Roller Coaster Physics – Design and build virtual and physical roller coasters to explore energy in motion To better understand potential energy, kinetic energy, speed, friction, fractions, and percentages, students participate in a digital to physical roller coaster creation sandbox. Students first design and create their own fun and exciting virtual roller coaster using the game Jason Coaster Creator. This helps them develop a better understanding of the three energy types: kinetic, potential, and dissipated energies. After a class discussion where teachers use formative assessment and clarify any major misconceptions about the energies, students transition into the physical roller coaster build. This provides a contextualized place for them to apply their knowledge, while helping them develop skills such as systems thinking, problem solving, collaboration, and creativity.
ThermBot Wave Blaster – Energize your understanding of wave properties and the electromagnetic spectrum Students learn about different thermal energy concepts by playing through various levels of ThermBot, a digital science simulation game. Through gameplay students explore radiation waves and their properties such as medium, length, and frequency. They also learn how the electromagnetic (EM) spectrum can be associated with everyday objects such as a human, cat, bunsen burner, or nuclear bomb since each object emits different waves that correspond with their thermal energy, which is their natural radiation or temperature.

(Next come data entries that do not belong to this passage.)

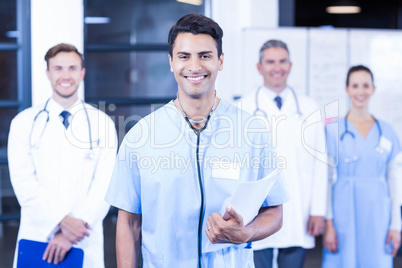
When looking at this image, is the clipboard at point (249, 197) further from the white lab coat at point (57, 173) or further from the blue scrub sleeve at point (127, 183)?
the white lab coat at point (57, 173)

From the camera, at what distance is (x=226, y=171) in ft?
4.97

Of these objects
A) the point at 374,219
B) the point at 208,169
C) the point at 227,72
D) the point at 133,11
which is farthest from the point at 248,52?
the point at 133,11

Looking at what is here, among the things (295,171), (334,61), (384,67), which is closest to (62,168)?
(295,171)

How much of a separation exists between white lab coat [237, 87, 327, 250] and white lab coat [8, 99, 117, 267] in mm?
897

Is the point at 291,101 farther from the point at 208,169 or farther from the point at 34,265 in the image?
the point at 34,265

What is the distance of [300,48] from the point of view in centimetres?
358

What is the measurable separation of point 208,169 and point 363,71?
1.57m

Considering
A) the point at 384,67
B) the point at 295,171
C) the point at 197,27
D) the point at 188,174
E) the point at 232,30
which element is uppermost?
the point at 232,30

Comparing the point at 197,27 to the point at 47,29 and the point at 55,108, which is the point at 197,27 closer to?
the point at 55,108

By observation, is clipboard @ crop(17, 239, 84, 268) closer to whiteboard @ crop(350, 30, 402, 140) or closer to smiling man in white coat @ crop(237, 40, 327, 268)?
smiling man in white coat @ crop(237, 40, 327, 268)

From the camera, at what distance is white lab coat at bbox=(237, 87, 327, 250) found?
2547 millimetres

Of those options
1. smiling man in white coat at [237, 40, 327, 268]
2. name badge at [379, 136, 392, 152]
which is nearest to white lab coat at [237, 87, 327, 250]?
smiling man in white coat at [237, 40, 327, 268]

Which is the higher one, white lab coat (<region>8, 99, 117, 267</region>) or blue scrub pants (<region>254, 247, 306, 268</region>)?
white lab coat (<region>8, 99, 117, 267</region>)

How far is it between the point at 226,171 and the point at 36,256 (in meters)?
1.32
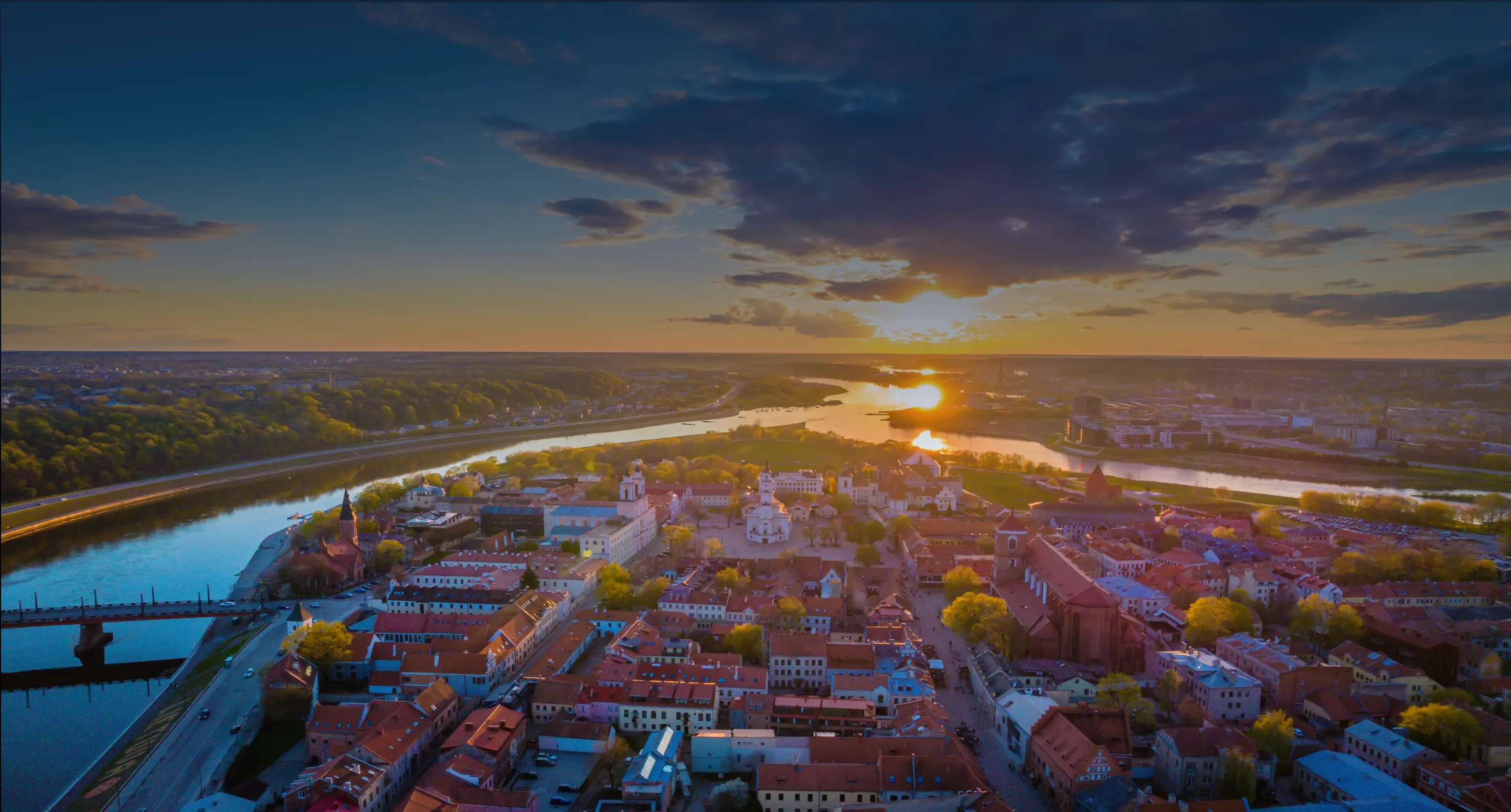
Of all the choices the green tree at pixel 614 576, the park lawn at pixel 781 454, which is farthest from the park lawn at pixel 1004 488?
the green tree at pixel 614 576

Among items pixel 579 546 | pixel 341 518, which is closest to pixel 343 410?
pixel 341 518

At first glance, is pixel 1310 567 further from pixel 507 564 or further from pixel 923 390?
pixel 923 390

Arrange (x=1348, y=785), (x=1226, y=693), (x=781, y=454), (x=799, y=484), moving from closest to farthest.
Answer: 1. (x=1348, y=785)
2. (x=1226, y=693)
3. (x=799, y=484)
4. (x=781, y=454)

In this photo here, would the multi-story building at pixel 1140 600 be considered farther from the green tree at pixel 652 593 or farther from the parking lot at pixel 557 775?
the parking lot at pixel 557 775

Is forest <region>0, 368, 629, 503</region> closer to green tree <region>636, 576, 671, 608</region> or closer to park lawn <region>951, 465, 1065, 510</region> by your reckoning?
green tree <region>636, 576, 671, 608</region>

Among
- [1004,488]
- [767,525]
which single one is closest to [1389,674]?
[767,525]

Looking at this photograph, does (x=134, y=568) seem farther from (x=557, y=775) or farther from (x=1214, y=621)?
(x=1214, y=621)
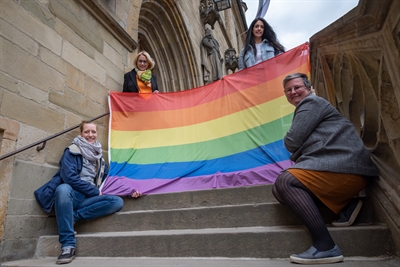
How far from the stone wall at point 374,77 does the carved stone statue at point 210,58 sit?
5.49 meters

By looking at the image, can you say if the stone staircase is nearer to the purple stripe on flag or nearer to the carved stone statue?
the purple stripe on flag

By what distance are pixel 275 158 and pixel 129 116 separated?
5.98 ft

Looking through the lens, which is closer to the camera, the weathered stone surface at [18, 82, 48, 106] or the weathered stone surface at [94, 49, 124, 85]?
the weathered stone surface at [18, 82, 48, 106]

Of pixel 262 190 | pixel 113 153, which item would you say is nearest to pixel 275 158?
pixel 262 190

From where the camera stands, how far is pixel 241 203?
2328 mm

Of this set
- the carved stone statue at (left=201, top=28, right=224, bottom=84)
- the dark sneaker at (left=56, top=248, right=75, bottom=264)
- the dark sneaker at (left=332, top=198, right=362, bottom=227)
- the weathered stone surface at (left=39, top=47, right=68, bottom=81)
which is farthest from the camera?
the carved stone statue at (left=201, top=28, right=224, bottom=84)

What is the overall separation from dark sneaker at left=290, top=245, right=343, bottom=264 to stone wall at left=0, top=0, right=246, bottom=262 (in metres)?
2.04

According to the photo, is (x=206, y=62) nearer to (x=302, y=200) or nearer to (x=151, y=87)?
(x=151, y=87)

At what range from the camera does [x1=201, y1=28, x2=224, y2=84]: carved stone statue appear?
299 inches

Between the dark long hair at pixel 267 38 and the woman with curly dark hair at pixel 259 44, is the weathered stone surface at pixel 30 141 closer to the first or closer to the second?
the woman with curly dark hair at pixel 259 44

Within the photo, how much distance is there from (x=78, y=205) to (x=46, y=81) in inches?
48.7

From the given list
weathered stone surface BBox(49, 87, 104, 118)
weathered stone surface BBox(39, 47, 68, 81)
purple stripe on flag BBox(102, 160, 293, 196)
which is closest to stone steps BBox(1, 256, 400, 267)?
purple stripe on flag BBox(102, 160, 293, 196)

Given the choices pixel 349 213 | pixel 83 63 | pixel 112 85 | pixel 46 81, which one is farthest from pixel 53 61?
pixel 349 213

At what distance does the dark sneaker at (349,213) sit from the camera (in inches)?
68.9
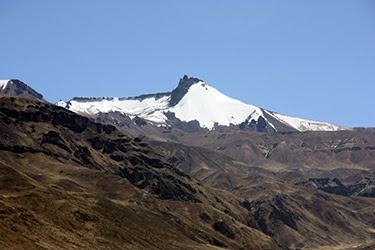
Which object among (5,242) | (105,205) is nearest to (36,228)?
(5,242)

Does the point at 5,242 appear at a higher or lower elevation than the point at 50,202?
lower

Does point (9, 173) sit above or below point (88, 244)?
above

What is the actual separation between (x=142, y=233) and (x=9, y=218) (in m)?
56.8

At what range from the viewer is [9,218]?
13638 cm

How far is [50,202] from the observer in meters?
164

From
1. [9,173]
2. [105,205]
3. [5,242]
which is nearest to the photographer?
[5,242]

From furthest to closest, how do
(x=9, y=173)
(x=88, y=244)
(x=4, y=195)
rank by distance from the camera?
1. (x=9, y=173)
2. (x=4, y=195)
3. (x=88, y=244)

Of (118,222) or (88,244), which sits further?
(118,222)

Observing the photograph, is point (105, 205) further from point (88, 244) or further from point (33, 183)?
point (88, 244)

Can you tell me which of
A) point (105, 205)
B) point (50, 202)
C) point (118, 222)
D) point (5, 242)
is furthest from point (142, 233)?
point (5, 242)

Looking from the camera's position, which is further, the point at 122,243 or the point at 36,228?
the point at 122,243

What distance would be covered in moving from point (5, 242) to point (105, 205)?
252ft

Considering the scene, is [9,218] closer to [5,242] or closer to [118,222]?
[5,242]

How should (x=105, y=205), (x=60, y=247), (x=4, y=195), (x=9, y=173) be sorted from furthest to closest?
1. (x=105, y=205)
2. (x=9, y=173)
3. (x=4, y=195)
4. (x=60, y=247)
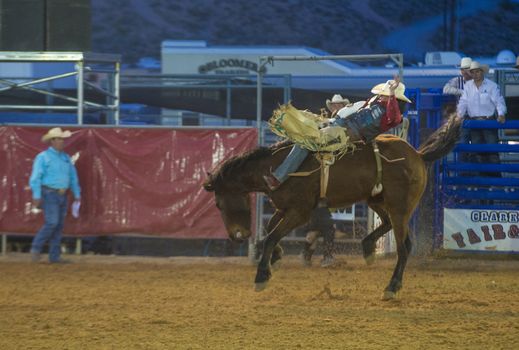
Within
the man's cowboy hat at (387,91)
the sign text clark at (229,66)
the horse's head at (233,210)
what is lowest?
the horse's head at (233,210)

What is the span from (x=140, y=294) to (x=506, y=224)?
539cm

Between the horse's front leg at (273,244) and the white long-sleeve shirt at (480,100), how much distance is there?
166 inches

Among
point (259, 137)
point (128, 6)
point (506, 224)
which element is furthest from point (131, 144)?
point (128, 6)

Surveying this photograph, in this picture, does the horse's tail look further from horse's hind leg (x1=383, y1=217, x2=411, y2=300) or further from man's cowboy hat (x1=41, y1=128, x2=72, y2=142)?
man's cowboy hat (x1=41, y1=128, x2=72, y2=142)

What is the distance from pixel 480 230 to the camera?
1297 cm

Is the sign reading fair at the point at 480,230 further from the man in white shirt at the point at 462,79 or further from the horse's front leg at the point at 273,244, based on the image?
the horse's front leg at the point at 273,244

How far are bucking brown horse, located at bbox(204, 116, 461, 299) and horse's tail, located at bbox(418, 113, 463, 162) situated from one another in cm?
30

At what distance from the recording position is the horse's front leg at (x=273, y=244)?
29.8ft

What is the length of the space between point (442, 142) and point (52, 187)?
557 centimetres

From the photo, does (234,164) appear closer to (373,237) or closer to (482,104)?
(373,237)

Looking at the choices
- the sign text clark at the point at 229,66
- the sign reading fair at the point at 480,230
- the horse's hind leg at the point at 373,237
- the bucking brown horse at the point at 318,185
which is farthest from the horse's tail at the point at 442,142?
the sign text clark at the point at 229,66

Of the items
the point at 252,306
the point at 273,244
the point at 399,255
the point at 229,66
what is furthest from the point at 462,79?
the point at 229,66

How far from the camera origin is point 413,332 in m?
7.63

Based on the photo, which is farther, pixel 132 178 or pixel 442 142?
pixel 132 178
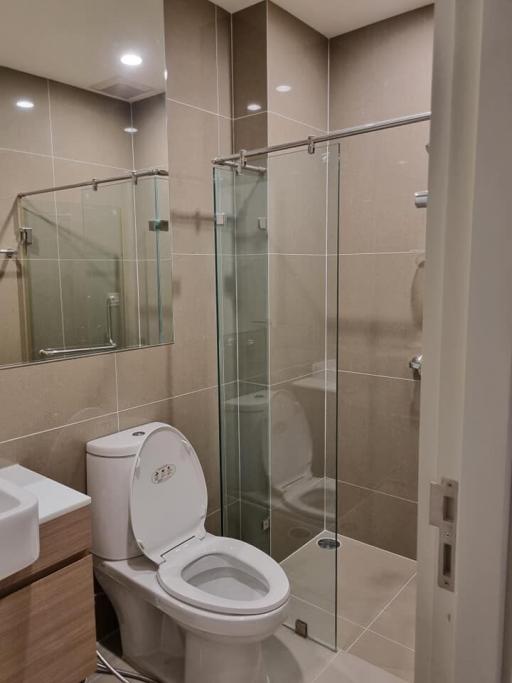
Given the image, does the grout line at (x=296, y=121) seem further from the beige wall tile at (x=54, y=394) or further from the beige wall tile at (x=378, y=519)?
the beige wall tile at (x=378, y=519)

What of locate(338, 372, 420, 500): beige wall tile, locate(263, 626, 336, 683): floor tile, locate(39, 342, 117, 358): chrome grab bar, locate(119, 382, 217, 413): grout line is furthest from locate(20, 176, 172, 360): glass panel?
locate(263, 626, 336, 683): floor tile

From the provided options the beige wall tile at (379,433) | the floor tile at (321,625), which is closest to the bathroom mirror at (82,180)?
the beige wall tile at (379,433)

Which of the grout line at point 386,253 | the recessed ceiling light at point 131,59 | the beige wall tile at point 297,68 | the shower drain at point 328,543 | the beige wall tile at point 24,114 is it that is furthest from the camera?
the grout line at point 386,253

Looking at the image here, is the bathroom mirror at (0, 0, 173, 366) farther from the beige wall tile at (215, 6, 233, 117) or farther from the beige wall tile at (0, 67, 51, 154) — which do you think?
the beige wall tile at (215, 6, 233, 117)

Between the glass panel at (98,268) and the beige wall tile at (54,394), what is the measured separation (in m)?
0.06

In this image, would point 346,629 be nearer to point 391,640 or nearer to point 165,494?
point 391,640

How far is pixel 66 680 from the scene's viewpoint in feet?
4.86

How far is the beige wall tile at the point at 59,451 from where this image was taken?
67.1 inches

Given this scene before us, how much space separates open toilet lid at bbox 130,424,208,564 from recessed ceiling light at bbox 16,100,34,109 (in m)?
1.18

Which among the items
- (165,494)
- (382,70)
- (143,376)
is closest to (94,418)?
(143,376)

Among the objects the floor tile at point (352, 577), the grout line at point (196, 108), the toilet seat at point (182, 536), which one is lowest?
the floor tile at point (352, 577)

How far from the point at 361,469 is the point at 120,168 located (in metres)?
1.87

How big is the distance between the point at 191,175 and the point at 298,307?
2.42 ft

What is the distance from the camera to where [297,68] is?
2.42m
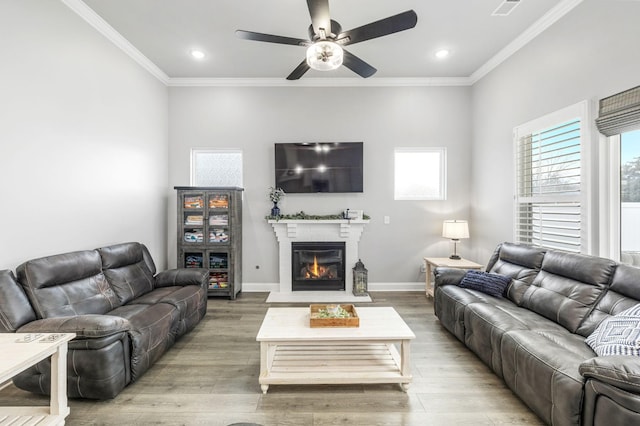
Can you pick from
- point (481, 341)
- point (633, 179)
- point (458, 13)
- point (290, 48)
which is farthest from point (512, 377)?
point (290, 48)

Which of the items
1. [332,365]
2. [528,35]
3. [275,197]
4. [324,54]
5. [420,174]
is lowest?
[332,365]

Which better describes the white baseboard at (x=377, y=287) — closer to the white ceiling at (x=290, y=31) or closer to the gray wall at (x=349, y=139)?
the gray wall at (x=349, y=139)

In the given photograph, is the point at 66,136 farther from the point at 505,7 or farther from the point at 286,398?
the point at 505,7

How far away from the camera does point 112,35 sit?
3385mm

Caesar Cipher Alternative Reality Game (ARG) – Engage in an elaborate puzzle game as you explore ciphers and linguistics This module brings an alternative reality into the classroom using a puzzle component known as a cipher. These tools were used to transmit secret information, one example being in Roman times when generals wanted to convey messages on the battleground. A strip would carry specific letters and symbols on it and the general would have a staff with a certain circumference. When he wrapped the strip around his staff, a secret message would appear. Students must recreate this process to decode a message, which they then enter into a website. Then the website will unlock something, serving as an introduction to our whole alternate reality game. Each next move unlocks a new piece of the game. This puzzle exploration game ignites the imagination and leads students through language, linguistics, and code systems that humans have used over time.